*Stated goal:*
Quote verbatim the lines of the listing below, starting with the line that contains "What distance from the" and continuing through the final line of the listing.

*Input material:*
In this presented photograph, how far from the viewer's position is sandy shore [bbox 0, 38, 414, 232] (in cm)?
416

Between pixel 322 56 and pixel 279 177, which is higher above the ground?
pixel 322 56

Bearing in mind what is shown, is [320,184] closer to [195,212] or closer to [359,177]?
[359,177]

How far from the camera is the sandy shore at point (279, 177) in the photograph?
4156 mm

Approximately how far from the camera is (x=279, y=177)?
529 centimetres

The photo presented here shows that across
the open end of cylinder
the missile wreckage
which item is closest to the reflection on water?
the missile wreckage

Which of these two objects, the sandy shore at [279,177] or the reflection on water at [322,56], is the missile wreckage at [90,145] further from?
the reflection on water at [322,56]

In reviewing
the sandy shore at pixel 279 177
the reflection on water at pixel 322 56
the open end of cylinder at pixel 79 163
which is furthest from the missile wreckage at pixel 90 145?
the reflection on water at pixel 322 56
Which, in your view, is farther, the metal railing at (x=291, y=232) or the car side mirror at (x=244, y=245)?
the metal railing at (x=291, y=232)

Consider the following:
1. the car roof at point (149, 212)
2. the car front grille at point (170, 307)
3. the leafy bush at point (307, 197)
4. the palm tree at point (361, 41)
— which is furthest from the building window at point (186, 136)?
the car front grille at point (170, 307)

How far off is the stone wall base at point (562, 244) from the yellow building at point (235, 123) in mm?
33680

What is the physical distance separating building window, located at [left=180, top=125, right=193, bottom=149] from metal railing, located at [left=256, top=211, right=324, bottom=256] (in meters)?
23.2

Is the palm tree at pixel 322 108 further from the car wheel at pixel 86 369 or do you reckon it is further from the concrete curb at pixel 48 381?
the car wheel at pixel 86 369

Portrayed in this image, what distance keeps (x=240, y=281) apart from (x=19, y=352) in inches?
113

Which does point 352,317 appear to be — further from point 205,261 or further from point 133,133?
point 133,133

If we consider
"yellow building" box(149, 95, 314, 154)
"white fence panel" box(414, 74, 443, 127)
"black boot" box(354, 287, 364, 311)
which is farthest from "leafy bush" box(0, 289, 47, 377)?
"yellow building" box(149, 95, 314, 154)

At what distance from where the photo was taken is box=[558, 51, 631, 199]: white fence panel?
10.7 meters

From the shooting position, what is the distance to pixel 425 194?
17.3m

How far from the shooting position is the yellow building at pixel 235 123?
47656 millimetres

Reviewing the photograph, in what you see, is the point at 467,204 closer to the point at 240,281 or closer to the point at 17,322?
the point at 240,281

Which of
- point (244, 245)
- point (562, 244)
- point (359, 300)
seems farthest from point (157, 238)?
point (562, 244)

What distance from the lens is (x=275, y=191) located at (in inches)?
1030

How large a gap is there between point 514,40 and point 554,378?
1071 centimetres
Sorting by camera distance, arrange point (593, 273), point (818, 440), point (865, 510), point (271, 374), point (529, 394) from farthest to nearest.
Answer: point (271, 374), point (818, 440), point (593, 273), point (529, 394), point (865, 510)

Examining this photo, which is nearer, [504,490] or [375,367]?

*Answer to the task:*
What distance from the lens is (x=275, y=191) located at (in inches)?
1030

How large a gap is there between point 514,40 and point 554,378?
1071 centimetres
Sorting by camera distance, arrange point (593, 273), point (818, 440), point (865, 510), point (271, 374), point (529, 394) from farthest to nearest.
Answer: point (271, 374), point (818, 440), point (593, 273), point (529, 394), point (865, 510)

Examining this photo, which is nearer, [504,490] or [375,367]?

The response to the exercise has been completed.